Provided passage ▸

╔══

The results of the multivariate survival analysis are presented in Table IV. The SMA boundary was independently associated with DFS (P=0.014) and LM (P=0.013). Patients with an obscure SMA boundary had a higher rate of recurrence and LM following radical resection, compared with those with a clear SMA boundary (Fig. 4A and B). Early recurrence occurred in 50% (34/68) of patients with clear SMA boundaries and in 81.1% (43/53) of patients with obscure SMA boundaries (P<0.001). LM occurred within 12 months in 33.8% (23/68) of patients with clear SMA boundaries, whereas the rate of LM was 64.2% (34/53) in patients with obscure SMA boundaries (P=0.001).

Figure 4. Association of DFS and LM with SMA boundary. Kaplan-Meier curves of (A) DFS and (B) LM among different SMA boundary groups. SMA, superior mesenteric artery; DFS, disease-free survival; LM, liver metastasis.

Table IV. Multivariate survival analysis of prognostic factors.

Table IV.

Multivariate survival analysis of prognostic factors.

Characteristic	Variable	n	HR	95% CI	P-value
Overall survival
N stage	N0	56	1
	N1	51	1.283	0.805–2.046	0.295
	N2	14	2.507	1.280–4.910	0.007
Venous invasion	No	75	1
	Yes	46	2.106	1.331–3.333	0.001
Disease-free survival
SMA boundary	Clear	68	1
	Obscure	53	1.664	1.109–2.496	0.014
Surgical margin	R0	58	1
	R1	63	1.539	1.024–2.313	0.038
Venous resection	No	101	1
	Yes	20	1.828	1.067–3.131	0.028
Liver metastasis
SMA boundary	Clear	68	1
	Obscure	53	1.878	1.142–3.087	0.013
Surgical margin	No	58	1
	Yes	63	1.847	1.108–3.078	0.019

[i] No characteristics were associated with loco-regional recurrence in multivariate analysis. SMA, superior mesenteric artery; HR, hazard ratio; CI, confidence intervals.

Pathological analysis of the SMA boundary

The pathological analysis of PLX–II revealed that extrapancreatic neural invasion (EPNI) occurred in 16.2% (11/68) of patients with clear SMA boundaries and in 13.2% (7/53) of patients with obscure SMA boundaries (Table V). Therefore, EPNI was not significantly associated with the pattern of the SMA boundary (P=0.649). VAChT-positive parasympathetic nerve fibers were observed in the SMA margins of all patients with pancreatic ductal adenocarcinoma, and the median number of parasympathetic nerve fibers was 24 (range, 7–55) per section. The number of parasympathetic nerve fibers in the SMA margin differed significantly between the two groups (P=0.014). Microscopic evaluation revealed that the parasympathetic nerve fibers were densely distributed in patients with obscure SMA boundaries, with a mean number of fibers was 30.2±11.5 per section. By contrast, the mean number of such fibers in patients with clear SMA boundaries was 16.1±12.8 per section, and these parasympathetic nerve fibers were sparsely distributed (Fig. 5A and B).

Figure 5. Representative photomicrographs showing staining of parasympathetic nerve fibers of the PLX–II. The black arrows indicate the parasympathetic nerve fibers stained by immunohistochemistry (magnification, ×100). (A) Sparse distribution of parasympathetic nerve fibers. (B) Dense distribution of parasympathetic nerve fibers. SMA, superior mesenteric artery; PLX–II, pancreatic head plexus II.

╚══

Work instructions ▸ List every abbreviation that the passage on the SMA boundary spells out in full, with its full form.

Records ▸
╔══

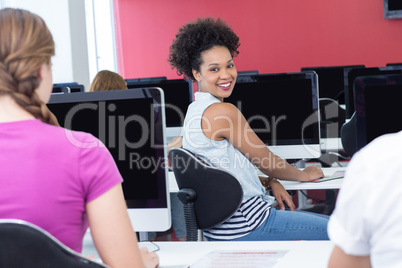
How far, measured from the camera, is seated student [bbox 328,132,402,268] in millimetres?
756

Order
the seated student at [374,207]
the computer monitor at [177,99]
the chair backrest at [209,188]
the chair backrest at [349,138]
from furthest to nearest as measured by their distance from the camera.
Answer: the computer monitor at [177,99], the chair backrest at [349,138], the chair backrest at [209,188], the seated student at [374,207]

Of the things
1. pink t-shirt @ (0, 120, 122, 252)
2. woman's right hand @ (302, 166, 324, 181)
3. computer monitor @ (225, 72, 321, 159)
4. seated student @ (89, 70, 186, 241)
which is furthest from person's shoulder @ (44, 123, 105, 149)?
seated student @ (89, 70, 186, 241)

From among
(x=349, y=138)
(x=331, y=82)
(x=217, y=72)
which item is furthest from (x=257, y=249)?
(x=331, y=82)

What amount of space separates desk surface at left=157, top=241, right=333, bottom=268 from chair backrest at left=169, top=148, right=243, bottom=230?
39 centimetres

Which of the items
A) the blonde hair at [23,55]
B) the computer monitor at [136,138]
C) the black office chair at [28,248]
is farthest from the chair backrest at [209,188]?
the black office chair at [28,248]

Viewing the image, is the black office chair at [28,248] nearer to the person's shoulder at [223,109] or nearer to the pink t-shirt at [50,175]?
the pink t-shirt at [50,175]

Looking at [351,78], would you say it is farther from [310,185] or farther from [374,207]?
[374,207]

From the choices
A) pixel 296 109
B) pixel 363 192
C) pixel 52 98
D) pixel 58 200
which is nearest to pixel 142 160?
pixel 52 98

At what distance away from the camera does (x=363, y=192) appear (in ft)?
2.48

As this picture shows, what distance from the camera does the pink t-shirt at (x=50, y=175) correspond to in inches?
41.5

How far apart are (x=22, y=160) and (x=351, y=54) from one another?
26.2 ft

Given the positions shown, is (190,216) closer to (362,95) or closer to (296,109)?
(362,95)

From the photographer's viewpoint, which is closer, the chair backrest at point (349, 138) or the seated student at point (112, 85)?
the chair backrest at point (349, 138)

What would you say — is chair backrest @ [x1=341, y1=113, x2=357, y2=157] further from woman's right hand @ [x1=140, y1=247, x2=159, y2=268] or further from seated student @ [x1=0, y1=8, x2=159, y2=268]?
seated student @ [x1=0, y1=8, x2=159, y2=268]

╚══
╔══

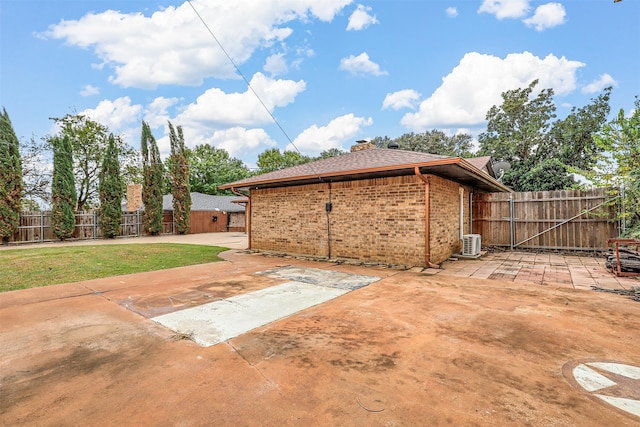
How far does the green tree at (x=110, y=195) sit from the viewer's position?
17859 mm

╚══

Result ▸
- SMA: superior mesenteric artery
- DFS: disease-free survival
- LM: liver metastasis
- HR: hazard ratio
- CI: confidence intervals
- EPNI: extrapancreatic neural invasion
- PLX–II: pancreatic head plexus II